France was also mourning the latest high-profile figure to succumb to Covid-19, former French president Valery Giscard d’Estaing, who died at the age of 94.
Belgium’s government also said it intends to start vaccinating its most vulnerable in January.
But the raised hopes didn’t only garner the attention of governments — IBM said Thursday that hackers are targeting the Covid-19 vaccine supply chain.
The tech giant said it was “unclear” if a series of cyberattacks it uncovered against companies involved in the effort to distribute doses around the world had been successful.
IBM could not identify who was behind the attacks, but said that the precision of the operation signals “the potential hallmarks of nation-state tradecraft.”

UN Secretary-General Antonio Guterres warned that even if vaccines are quickly approved, the world would still be fighting the pandemic’s aftershocks.

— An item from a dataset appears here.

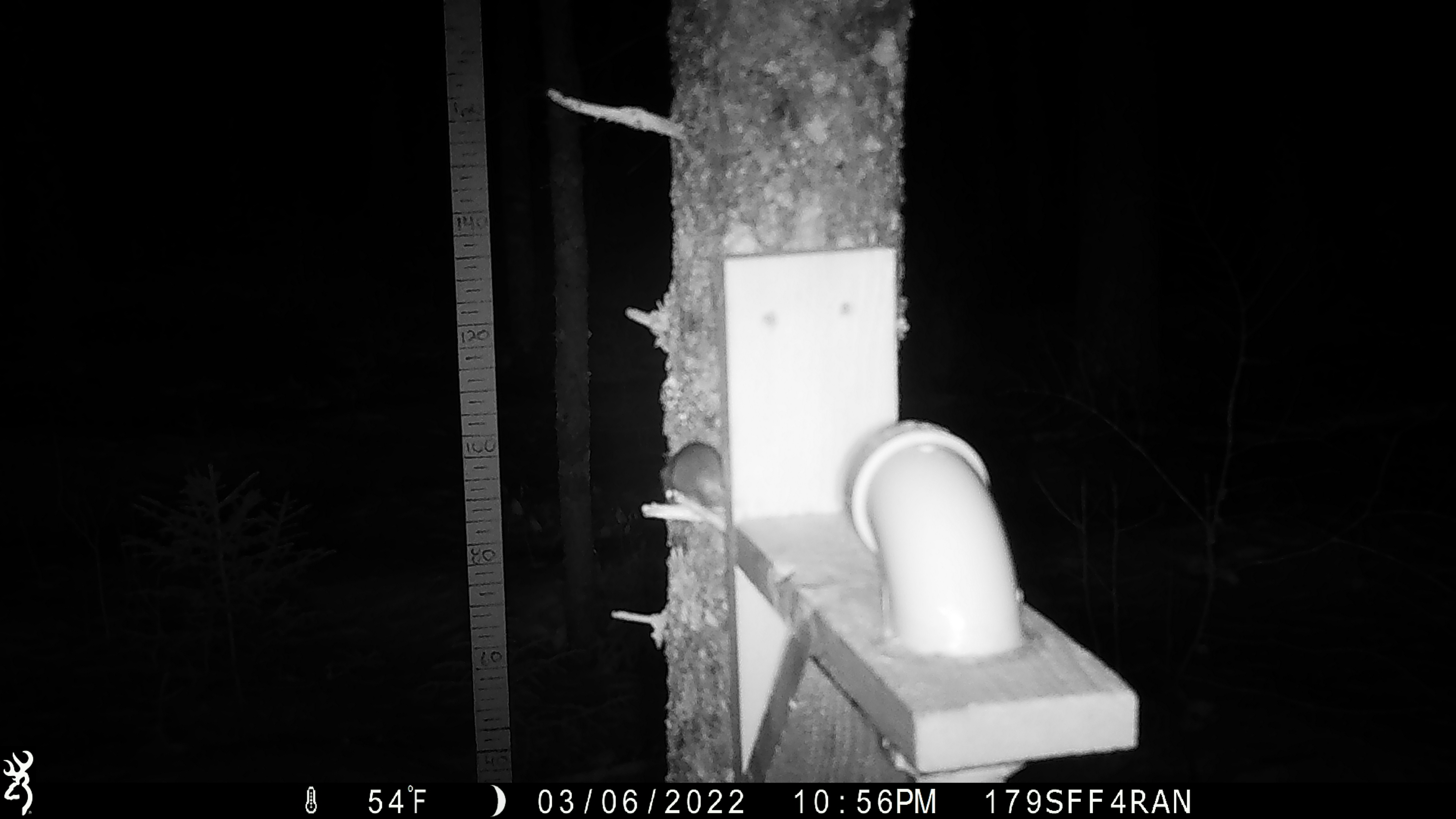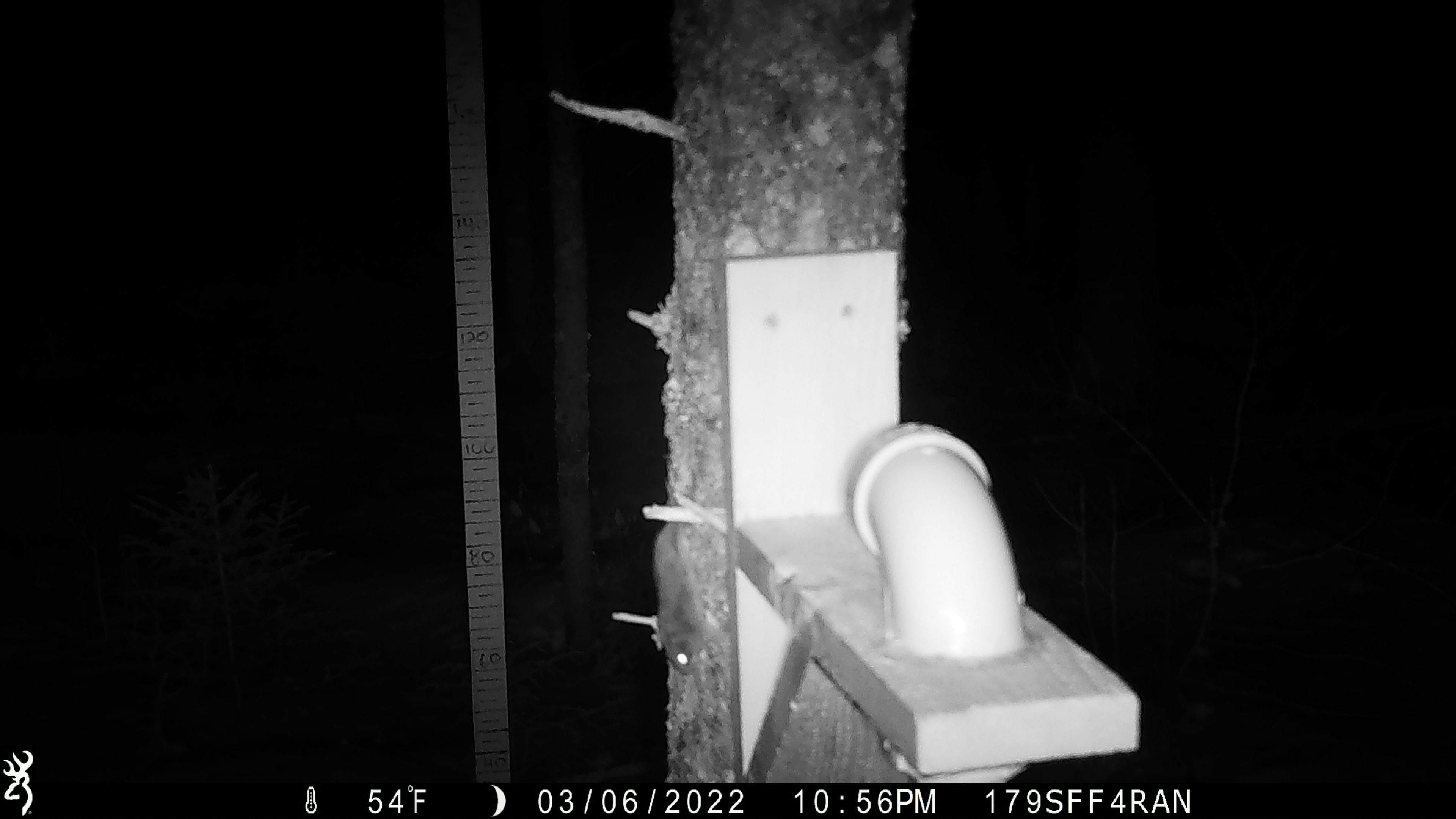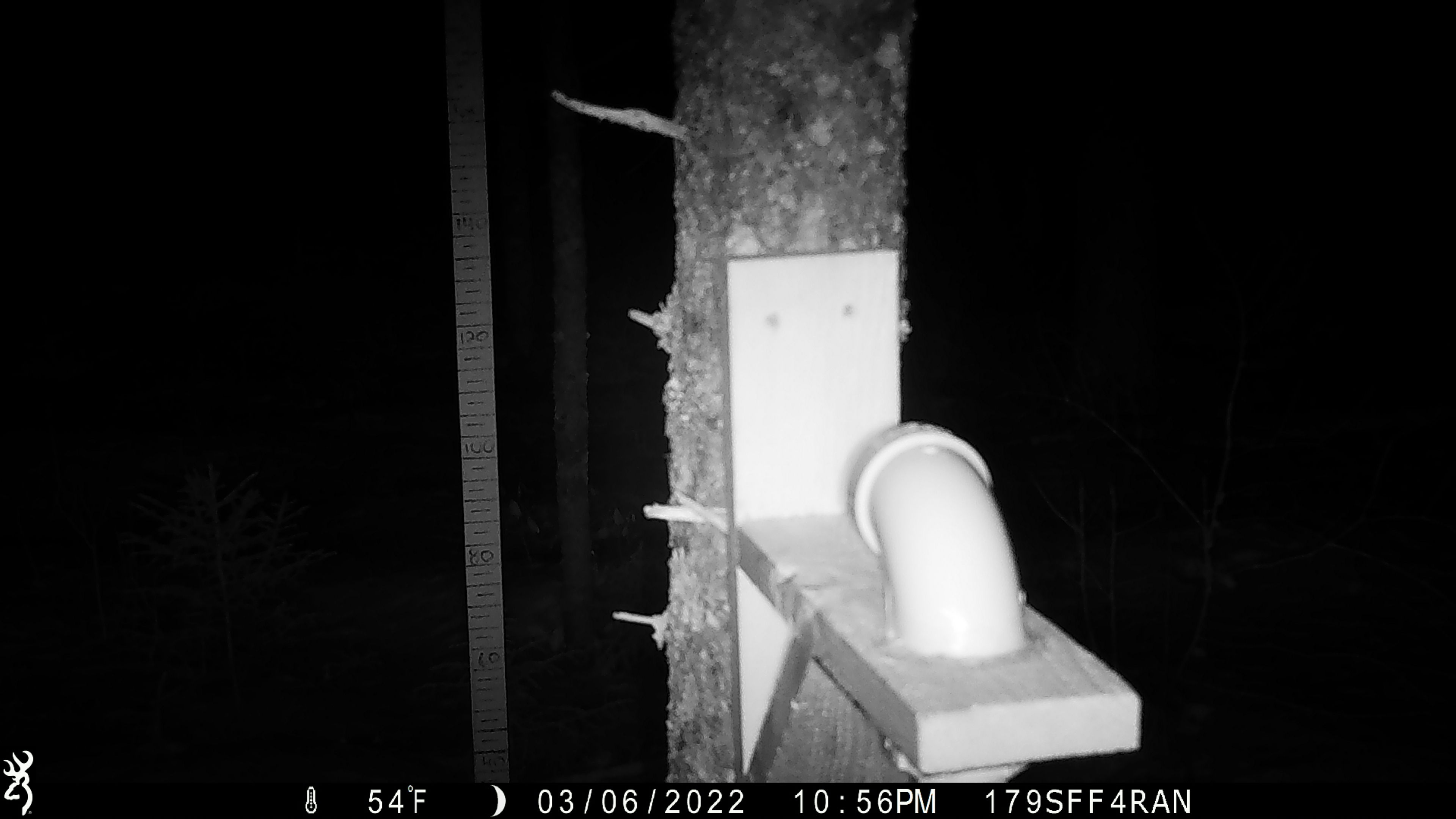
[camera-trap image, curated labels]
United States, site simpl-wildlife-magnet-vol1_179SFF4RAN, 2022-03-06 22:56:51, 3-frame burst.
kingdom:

“Let’s not fool ourselves. A vaccine cannot undo damage that will stretch across years, even decades to come,” Guterres said while opening a special UN summit on the virus.
Guterres reiterated his call that vaccines be considered a “global public good” that are shared around the world.
More than 180 countries have joined Covax, a global collaboration initiative by the World Health Organization to work with manufacturers to distribute vaccines equitably.
A reminder of the pandemic’s society-altering effects came again Thursday with a landmark announcement from Warner Bros. studio, which said it will release its entire 2021 slate of movies on HBO Max streaming and in theaters simultaneously.
But some British football supporters were given a reminder of pre-pandemic days as Arsenal welcomed a crowd of 2,000 for Thursday’s Europa League win over Rapid Vienna.
It was the first time in 270 days that fans were back inside a Premier League ground.